After Kansas’ governor declared an executive stay-at-home order March 24, Wilson Medical Center, a critical access hospital in Neodesha, Kan., implemented a curbside lab and clinic to help provide safe care to its patients and help stop the spread of the coronavirus. In the days since it launched the curbside clinic care, Wilson Medical Center has learned some invaluable lessons about caring for patients amidst a pandemic. It is also maximizing operations to help its community, which has seen more than 50 negative COVID-19 tests and no positive tests (at the time of this writing). Below are four noteworthy observations from Wilson Medical:

Normalizing patient volume
After COVID-19 hit, WMC saw its clinic volumes drop to around 30% of its pre-COVID-19 volume.

“People were afraid to come to the hospital or clinics to receive care,” said WMC CEO Dennis Shelby.

But now with the combination of a curbside clinic and telehealth services, as well as office visits, its volumes are up to 80% of its pre-COVID-19 visits.

Increased flexibility to care for more patients, quicker
After the Centers for Disease Control and Prevention lifted restrictions on requiring health care organizations performing telehealth services to follow HIPAA-compliant guidelines, WMC experimented with FaceTime and Skype to reach and care for more patients.

Shelby is hopeful the Centers for Medicare & Medicaid Services will authorize reimbursement for telehealth at the standard rural health clinic encounter rate.

Newfound open-mindedness toward telehealth
With a large elderly population, WMC had typically seen patients hesitant – or downright skeptical – toward the idea of telehealth, especially among those in the community not familiar with using technological devices such as iPads to assist with health care. That changed during the COVID-19 pandemic because of WMC’s execution of curbside care and increased reliance on telehealth services.

“We’ve gotten a very good response among the elderly population,” Shelby said. “I’m pleasantly surprised by the number of people now comfortable with telehealth visits.”

He emphasized the importance of walking patients through what they could expect at these appointments in advance. For its curbside care clinic, WMC deploys nursing personnel to speak with the patient and take their vitals; patients are then seen by their provider who can address their medical issues.

Unexpected partnerships
In addition to quickly implementing curbside clinic care and telehealth services, WMC’s leaders knew they had to think outside the box during the pandemic to help ensure staff had the appropriate personal protective equipment. To that end, WMC established a partnership with a local boat manufacturing company to produce PPE such as face shields and washable surgical gowns.

Before WMC reached out, Cobalt Boats, LLC, the renowned boat manufacturer in Neodesha, had closed its plant for about two weeks amidst COVID-19. A conversation between Shelby and Cobalt’s safety officer revealed that Cobalt had the expertise and staff in their upholstery department to help make PPE. The safety officer approached Cobalt administration to see if they might be interested in partnering to produce more PPE for medical staff. To Shelby’s delight, they came back and said, “We want to do this with you and help our community.”

WMC leaders gave Cobalt staff a few models of surgical gowns. They took those back to their plant, digitized the models and returned to WMC with 60 gowns that can be washed up to 10 times.

“Times like these cause us to think creatively and work together with others to develop solutions that will benefit all of us long term,” Shelby said.

Looking ahead and adjusting as needed
Shelby noted that WMC’s success has stemmed from its willingness to adjust things as needed. The hospital has experimented with restricting services and processes, then tweaking policies to allow for more to be done. This includes inviting staff at every level in team huddles, as well as encouraging as many staff members as possible to work from home.

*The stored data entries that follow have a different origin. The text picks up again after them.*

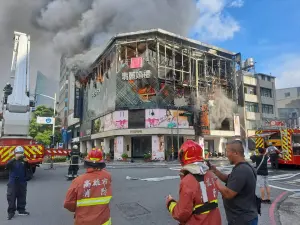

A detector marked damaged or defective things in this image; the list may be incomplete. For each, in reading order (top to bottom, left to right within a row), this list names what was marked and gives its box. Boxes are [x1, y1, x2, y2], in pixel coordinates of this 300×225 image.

charred building facade [78, 29, 241, 159]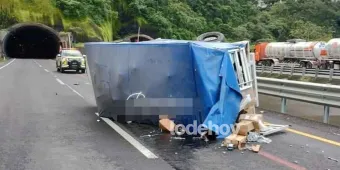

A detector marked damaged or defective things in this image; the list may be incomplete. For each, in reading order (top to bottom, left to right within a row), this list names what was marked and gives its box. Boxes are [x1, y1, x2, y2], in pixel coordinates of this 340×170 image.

overturned truck [85, 39, 258, 138]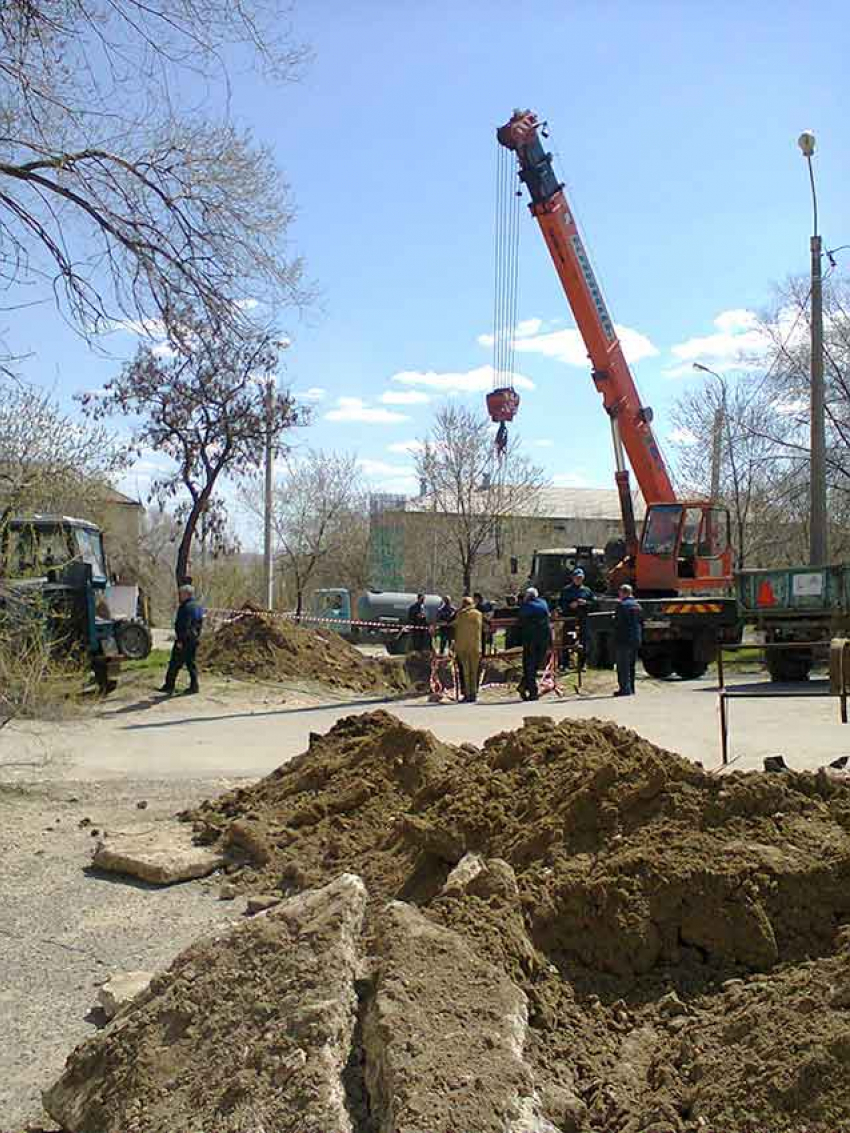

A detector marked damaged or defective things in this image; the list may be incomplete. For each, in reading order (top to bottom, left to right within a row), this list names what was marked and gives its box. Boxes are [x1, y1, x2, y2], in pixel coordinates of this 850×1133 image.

broken concrete chunk [90, 824, 225, 888]
broken concrete chunk [96, 972, 154, 1024]
broken concrete chunk [43, 880, 366, 1133]
broken concrete chunk [364, 904, 548, 1133]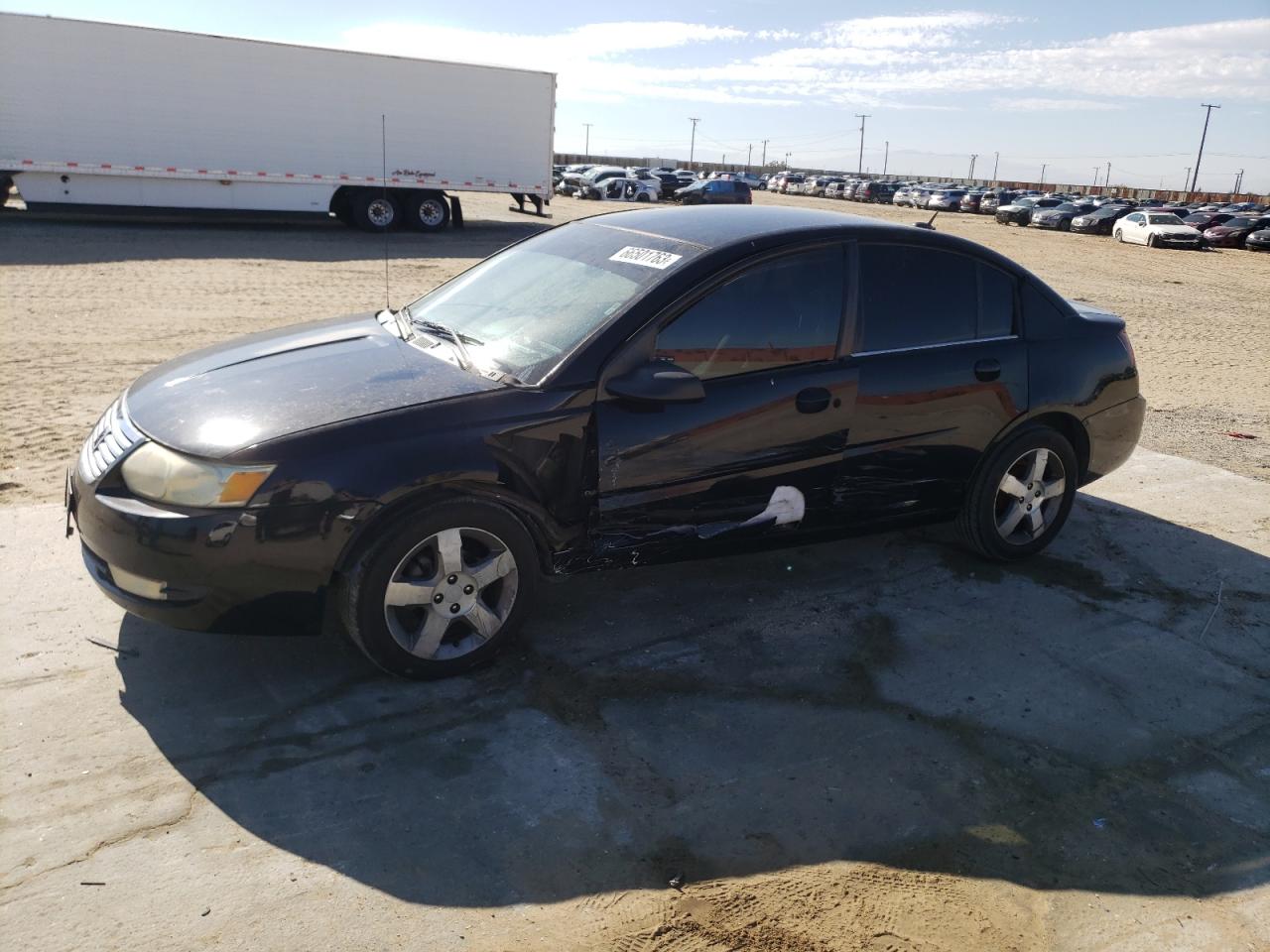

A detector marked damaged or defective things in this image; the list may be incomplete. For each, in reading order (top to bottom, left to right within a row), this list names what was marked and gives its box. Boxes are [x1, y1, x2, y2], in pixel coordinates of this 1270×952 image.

“Just being willing to listen, adjust, try new things and redesign how you are operating is the most important thing,” Shelby said.

While WMC leaders are pleased with the hospital’s operations, they know that more will need to be done to ensure they keep their doors open. WMC is not currently eligible for a Small Business Administration loan at this time because it is a public (county) hospital. WMC leaders hope that Congress will approve public hospitals being eligible for SBA loans.

Currently, WMC has 71 days cash on hand. “The hospital has just received the monies from the CARES Act and has received the accelerated Medicare payment funds, which we want to use judiciously,” Shelby said, “because in 120 days, we’re required to begin paying it back.”

To other critical access hospitals and rural health organizations, Shelby urges staff to step outside of the box and to think creatively about how to provide health care to the communities you serve. It is also important to communicate with your teams daily, and inform your health care workers of the actions taken to protect them, and secure the viability of health care in your community.